### Supplied information

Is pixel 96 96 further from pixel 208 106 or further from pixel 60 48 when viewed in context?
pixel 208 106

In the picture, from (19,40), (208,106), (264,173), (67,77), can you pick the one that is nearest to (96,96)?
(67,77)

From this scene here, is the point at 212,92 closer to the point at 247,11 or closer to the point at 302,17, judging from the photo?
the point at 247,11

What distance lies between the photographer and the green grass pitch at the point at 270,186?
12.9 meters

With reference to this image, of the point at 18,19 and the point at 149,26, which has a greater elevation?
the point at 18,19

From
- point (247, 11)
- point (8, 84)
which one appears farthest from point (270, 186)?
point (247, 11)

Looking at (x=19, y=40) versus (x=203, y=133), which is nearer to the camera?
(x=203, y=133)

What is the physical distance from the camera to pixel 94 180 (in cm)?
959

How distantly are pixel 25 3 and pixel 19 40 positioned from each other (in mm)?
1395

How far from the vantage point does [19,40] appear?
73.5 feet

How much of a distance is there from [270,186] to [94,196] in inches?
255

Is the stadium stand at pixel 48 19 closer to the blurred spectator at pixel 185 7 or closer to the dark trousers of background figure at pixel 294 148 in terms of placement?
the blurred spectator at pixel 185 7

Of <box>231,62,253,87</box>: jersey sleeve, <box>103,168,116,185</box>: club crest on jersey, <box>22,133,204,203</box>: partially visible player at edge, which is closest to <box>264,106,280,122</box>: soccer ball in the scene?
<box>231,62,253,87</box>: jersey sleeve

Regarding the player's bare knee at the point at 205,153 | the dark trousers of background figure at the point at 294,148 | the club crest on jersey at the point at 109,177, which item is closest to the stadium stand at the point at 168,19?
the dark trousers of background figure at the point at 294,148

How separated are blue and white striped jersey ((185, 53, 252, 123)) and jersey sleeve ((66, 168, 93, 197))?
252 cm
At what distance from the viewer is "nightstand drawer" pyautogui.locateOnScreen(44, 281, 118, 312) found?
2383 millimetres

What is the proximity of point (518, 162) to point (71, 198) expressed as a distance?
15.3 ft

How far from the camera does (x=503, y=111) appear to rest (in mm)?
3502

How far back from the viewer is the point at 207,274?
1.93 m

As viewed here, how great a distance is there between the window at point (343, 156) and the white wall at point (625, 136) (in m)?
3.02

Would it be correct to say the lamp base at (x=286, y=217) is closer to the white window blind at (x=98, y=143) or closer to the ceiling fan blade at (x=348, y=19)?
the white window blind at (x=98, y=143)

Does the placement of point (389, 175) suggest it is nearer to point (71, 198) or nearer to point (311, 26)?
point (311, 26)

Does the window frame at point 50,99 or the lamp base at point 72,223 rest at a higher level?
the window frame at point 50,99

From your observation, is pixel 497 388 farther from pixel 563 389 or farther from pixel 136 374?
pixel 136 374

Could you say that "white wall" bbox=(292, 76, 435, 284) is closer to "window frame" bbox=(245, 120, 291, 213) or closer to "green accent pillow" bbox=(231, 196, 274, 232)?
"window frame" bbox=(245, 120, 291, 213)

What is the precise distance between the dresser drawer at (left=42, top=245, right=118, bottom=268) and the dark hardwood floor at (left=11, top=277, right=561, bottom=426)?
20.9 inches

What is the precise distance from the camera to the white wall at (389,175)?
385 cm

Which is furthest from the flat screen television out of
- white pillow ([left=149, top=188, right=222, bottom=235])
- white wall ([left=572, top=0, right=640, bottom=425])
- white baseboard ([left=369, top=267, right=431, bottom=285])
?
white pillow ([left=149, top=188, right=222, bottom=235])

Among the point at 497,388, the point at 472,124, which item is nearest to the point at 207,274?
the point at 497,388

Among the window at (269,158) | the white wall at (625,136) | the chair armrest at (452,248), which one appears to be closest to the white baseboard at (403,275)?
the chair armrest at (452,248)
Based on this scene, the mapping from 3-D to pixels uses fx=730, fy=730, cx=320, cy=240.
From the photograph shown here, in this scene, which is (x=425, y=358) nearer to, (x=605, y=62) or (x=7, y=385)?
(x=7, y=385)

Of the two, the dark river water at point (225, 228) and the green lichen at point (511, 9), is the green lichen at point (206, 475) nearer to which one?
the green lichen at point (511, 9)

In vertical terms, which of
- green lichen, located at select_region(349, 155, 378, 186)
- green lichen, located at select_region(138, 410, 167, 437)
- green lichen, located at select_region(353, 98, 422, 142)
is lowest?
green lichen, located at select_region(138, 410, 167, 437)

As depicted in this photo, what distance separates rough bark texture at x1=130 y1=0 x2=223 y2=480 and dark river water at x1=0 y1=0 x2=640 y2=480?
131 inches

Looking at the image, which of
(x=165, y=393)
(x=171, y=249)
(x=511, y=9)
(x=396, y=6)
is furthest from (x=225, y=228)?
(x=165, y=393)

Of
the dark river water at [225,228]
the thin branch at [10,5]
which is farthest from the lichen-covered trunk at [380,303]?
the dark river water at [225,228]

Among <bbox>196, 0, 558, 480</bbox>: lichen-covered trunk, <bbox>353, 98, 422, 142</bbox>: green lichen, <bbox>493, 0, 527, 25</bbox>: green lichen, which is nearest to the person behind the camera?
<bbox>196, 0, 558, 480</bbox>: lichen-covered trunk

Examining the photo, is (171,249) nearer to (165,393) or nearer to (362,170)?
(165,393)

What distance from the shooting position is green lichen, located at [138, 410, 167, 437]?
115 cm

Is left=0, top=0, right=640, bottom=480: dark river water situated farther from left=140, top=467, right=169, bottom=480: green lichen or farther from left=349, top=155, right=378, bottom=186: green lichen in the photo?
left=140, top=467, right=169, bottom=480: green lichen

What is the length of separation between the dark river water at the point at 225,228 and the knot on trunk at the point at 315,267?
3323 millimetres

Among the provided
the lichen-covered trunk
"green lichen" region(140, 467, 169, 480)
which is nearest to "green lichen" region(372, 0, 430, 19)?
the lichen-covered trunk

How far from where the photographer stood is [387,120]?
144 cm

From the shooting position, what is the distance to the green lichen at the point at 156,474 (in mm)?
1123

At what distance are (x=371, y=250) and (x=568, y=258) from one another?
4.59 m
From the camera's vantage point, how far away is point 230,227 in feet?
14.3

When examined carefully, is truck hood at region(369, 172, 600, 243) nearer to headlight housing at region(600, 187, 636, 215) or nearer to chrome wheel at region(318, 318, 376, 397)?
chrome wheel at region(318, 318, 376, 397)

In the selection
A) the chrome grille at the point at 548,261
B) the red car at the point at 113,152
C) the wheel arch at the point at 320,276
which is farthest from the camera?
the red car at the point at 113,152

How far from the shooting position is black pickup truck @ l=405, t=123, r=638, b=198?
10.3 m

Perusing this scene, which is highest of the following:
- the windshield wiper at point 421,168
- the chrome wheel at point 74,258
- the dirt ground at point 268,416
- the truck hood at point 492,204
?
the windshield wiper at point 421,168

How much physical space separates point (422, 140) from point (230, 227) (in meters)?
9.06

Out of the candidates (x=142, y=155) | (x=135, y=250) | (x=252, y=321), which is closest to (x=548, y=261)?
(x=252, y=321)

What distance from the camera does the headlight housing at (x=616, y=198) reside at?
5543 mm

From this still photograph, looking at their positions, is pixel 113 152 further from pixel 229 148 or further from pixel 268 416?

### What is expected
Reproduce all of the entries above word for word, without altering any of them.

### Finished answer
Is pixel 96 96 further from pixel 208 106 or further from pixel 60 48 when viewed in context?
pixel 208 106

In the picture, from (19,40), (208,106), (264,173), (67,77), can you pick the one that is nearest to (96,96)?
(67,77)

From this scene here, is the point at 212,92 closer to the point at 247,11 or closer to the point at 302,17, judging from the photo?
the point at 247,11

What distance lies between the photographer and the green grass pitch at the point at 270,186?
12.9 meters

With reference to this image, of the point at 18,19 and the point at 149,26, which has a greater elevation?
the point at 18,19

From
- point (247, 11)
- point (8, 84)
which one appears farthest from point (270, 186)?
point (247, 11)

Looking at (x=19, y=40) versus (x=203, y=133), which is nearer to the camera?
(x=203, y=133)

What is the physical distance from the camera to pixel 94 180 (in cm)?
959

How distantly are pixel 25 3 and pixel 19 40 positioned from each other (in mm)?
1395

How far from the vantage point does [19,40] appear?
73.5 feet

How much of a distance is there from [270,186] to [94,196] in inches?
255

Is the stadium stand at pixel 48 19 closer to the blurred spectator at pixel 185 7 or closer to the dark trousers of background figure at pixel 294 148 in terms of placement?
the blurred spectator at pixel 185 7

Of <box>231,62,253,87</box>: jersey sleeve, <box>103,168,116,185</box>: club crest on jersey, <box>22,133,204,203</box>: partially visible player at edge, which is closest to <box>264,106,280,122</box>: soccer ball in the scene?
<box>231,62,253,87</box>: jersey sleeve

Regarding the player's bare knee at the point at 205,153 | the dark trousers of background figure at the point at 294,148 | the club crest on jersey at the point at 109,177, which item is closest to the stadium stand at the point at 168,19?
the dark trousers of background figure at the point at 294,148

How separated are blue and white striped jersey ((185, 53, 252, 123)) and jersey sleeve ((66, 168, 93, 197))?
252 cm
At what distance from the viewer is "nightstand drawer" pyautogui.locateOnScreen(44, 281, 118, 312) found?
2383 millimetres

What is the proximity of point (518, 162) to point (71, 198) expressed as a distance?
15.3 ft

How far from the camera does (x=503, y=111) appear to rest (in mm)?
3502

How far back from the viewer is the point at 207,274?
1.93 m

As viewed here, how great a distance is there between the window at point (343, 156) and the white wall at point (625, 136) (in m)?
3.02

Would it be correct to say the lamp base at (x=286, y=217) is closer to the white window blind at (x=98, y=143) or closer to the ceiling fan blade at (x=348, y=19)?
the white window blind at (x=98, y=143)

Does the placement of point (389, 175) suggest it is nearer to point (71, 198) or nearer to point (311, 26)?
point (311, 26)

Does the window frame at point 50,99 or the lamp base at point 72,223 rest at a higher level?
the window frame at point 50,99

From your observation, is pixel 497 388 farther from pixel 563 389 or farther from pixel 136 374?
pixel 136 374

Could you say that "white wall" bbox=(292, 76, 435, 284) is closer to "window frame" bbox=(245, 120, 291, 213) or closer to "green accent pillow" bbox=(231, 196, 274, 232)?
"window frame" bbox=(245, 120, 291, 213)

What is the precise distance between the dresser drawer at (left=42, top=245, right=118, bottom=268) and the dark hardwood floor at (left=11, top=277, right=561, bottom=426)?
20.9 inches

What is the precise distance from the camera to the white wall at (389,175)?
385 cm

Which is furthest from the flat screen television out of
- white pillow ([left=149, top=188, right=222, bottom=235])
- white wall ([left=572, top=0, right=640, bottom=425])
- white baseboard ([left=369, top=267, right=431, bottom=285])
?
white pillow ([left=149, top=188, right=222, bottom=235])

Among the point at 497,388, the point at 472,124, which item is nearest to the point at 207,274?
the point at 497,388

Among the window at (269,158) | the white wall at (625,136) | the chair armrest at (452,248), which one appears to be closest to the white baseboard at (403,275)?
the chair armrest at (452,248)
Based on this scene, the mapping from 3-D to pixels uses fx=730, fy=730, cx=320, cy=240.
From the photograph shown here, in this scene, which is (x=425, y=358) nearer to, (x=605, y=62) or (x=7, y=385)?
(x=7, y=385)

Of the two, the dark river water at point (225, 228) and the green lichen at point (511, 9), is the green lichen at point (206, 475) nearer to which one?
the green lichen at point (511, 9)

In vertical terms, which of
- green lichen, located at select_region(349, 155, 378, 186)
- green lichen, located at select_region(138, 410, 167, 437)
- green lichen, located at select_region(353, 98, 422, 142)
is lowest?
green lichen, located at select_region(138, 410, 167, 437)

As depicted in this photo, what distance separates rough bark texture at x1=130 y1=0 x2=223 y2=480 and dark river water at x1=0 y1=0 x2=640 y2=480?
131 inches

Looking at the image, which of
(x=165, y=393)
(x=171, y=249)
(x=511, y=9)
(x=396, y=6)
is furthest from (x=225, y=228)?
(x=165, y=393)

Of
the dark river water at [225,228]
the thin branch at [10,5]
which is farthest from the lichen-covered trunk at [380,303]?
the dark river water at [225,228]

Among <bbox>196, 0, 558, 480</bbox>: lichen-covered trunk, <bbox>353, 98, 422, 142</bbox>: green lichen, <bbox>493, 0, 527, 25</bbox>: green lichen, which is nearest to the person behind the camera?
<bbox>196, 0, 558, 480</bbox>: lichen-covered trunk

Examining the photo, is (171,249) nearer to (165,393) or nearer to (362,170)?
(165,393)

What distance from the shooting position is green lichen, located at [138, 410, 167, 437]?
115 cm

Is left=0, top=0, right=640, bottom=480: dark river water situated farther from left=140, top=467, right=169, bottom=480: green lichen or farther from left=349, top=155, right=378, bottom=186: green lichen in the photo?
left=140, top=467, right=169, bottom=480: green lichen

What is the length of separation between the dark river water at the point at 225,228 and the knot on trunk at the point at 315,267?
3323 millimetres

Among the provided
the lichen-covered trunk
"green lichen" region(140, 467, 169, 480)
which is nearest to "green lichen" region(372, 0, 430, 19)?
the lichen-covered trunk

How far from where the photographer stood is [387,120]?
144 cm

From the shooting position, what is the distance to the green lichen at the point at 156,474 (in mm)?
1123

At what distance are (x=371, y=250) and (x=568, y=258) from one another?
4.59 m
From the camera's vantage point, how far away is point 230,227 in feet?
14.3

When examined carefully, is truck hood at region(369, 172, 600, 243) nearer to headlight housing at region(600, 187, 636, 215) or nearer to chrome wheel at region(318, 318, 376, 397)?
chrome wheel at region(318, 318, 376, 397)

In the selection
A) the chrome grille at the point at 548,261
B) the red car at the point at 113,152
C) the wheel arch at the point at 320,276
which is farthest from the camera?
the red car at the point at 113,152

How far from the shooting position is black pickup truck @ l=405, t=123, r=638, b=198?
10.3 m

Perusing this scene, which is highest of the following:
- the windshield wiper at point 421,168
- the chrome wheel at point 74,258
- the dirt ground at point 268,416
- the truck hood at point 492,204
?
the windshield wiper at point 421,168

How much physical space separates point (422, 140) from point (230, 227) (in meters)?
9.06

Out of the candidates (x=142, y=155) | (x=135, y=250) | (x=252, y=321), which is closest to (x=548, y=261)?
(x=252, y=321)

What distance from the camera does the headlight housing at (x=616, y=198) reside at?
5543 mm

From this still photograph, looking at their positions, is pixel 113 152 further from pixel 229 148 or further from pixel 268 416?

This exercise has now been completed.